A function is a relation between a set of inputs and a set of permissible outputs with the property that each input is related to exactly one output.
What is the domain of a function?
The domain of a function is the complete set of possible input values (x-values) which produce a valid output from the function.
What is the range of a function?
The range of a function is the set of all possible output values (y-values), which result from using the function.
How is a function typically represented?
A function can be represented as an equation, a graph, a table of values, or a mapping diagram.
Explain one way to represent a function graphically.
Graphically, a function is represented by plotting it on a coordinate plane, typically as a line or curve.
What is an explicit equation in the context of a function?
An explicit equation is a mathematical expression that clearly defines the relationship between variables, generally written as y = f(x).
How can a table be used to represent a function?

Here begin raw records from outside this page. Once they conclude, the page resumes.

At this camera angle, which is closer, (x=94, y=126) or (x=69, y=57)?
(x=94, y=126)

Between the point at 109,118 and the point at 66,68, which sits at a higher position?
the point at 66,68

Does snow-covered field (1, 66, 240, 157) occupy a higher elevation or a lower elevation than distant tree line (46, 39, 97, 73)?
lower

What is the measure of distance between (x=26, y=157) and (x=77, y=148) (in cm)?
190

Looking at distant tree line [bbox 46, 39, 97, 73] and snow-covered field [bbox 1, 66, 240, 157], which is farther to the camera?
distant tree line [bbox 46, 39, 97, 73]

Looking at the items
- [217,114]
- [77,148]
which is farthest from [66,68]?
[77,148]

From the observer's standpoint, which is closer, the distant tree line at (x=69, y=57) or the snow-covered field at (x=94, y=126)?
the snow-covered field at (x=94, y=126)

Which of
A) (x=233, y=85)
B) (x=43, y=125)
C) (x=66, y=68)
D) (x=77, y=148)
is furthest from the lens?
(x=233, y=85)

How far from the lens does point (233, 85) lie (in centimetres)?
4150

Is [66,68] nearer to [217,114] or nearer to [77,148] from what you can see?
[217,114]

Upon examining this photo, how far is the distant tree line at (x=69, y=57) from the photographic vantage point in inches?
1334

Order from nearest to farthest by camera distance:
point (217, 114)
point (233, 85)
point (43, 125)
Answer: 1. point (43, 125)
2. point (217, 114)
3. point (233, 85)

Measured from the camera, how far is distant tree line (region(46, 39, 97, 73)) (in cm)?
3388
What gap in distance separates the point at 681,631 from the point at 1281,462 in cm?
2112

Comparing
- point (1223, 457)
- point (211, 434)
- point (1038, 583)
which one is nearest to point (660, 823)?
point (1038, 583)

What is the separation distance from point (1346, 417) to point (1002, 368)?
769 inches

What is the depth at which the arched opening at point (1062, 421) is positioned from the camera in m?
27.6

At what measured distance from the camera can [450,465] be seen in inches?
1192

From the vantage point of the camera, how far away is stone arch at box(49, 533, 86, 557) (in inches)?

A table represents a function by listing input values (domain) alongside their corresponding output values (range).
What is a mapping diagram?
A mapping diagram depicts a function by showing how each element of the domain is related to an element in the range using arrows.
Why is it important to specify the domain of a function?
Specifying the domain of a function is important because it clearly defines the set of inputs that the function can accept.
What happens if a value outside the domain is used in the function?
If a value outside the domain is used, the function will either produce no output or an output that is not defined by the function's rules.
Describe an implicit function.
An implicit function is one where the function is not directly solved for one variable in terms of the others, such as x² + y² = 1.
How is an inverse function related to the domain and range?
An inverse function swaps the domain and range of the original function, meaning the output of the original function becomes the input of the inverse.
Provide an example of a function and identify its domain and range.
For y = x², the domain is all real numbers, and the range is all non-negative real numbers.
What is function notation, and how is it used?
Function notation, such as f(x), is used to denote functions in order to specify the input-output relationship clearly and concisely.
Why might a function be undefined for certain values?
A function might be undefined for values that cause division by zero, produce negative square roots, or otherwise fall outside the scope of definition.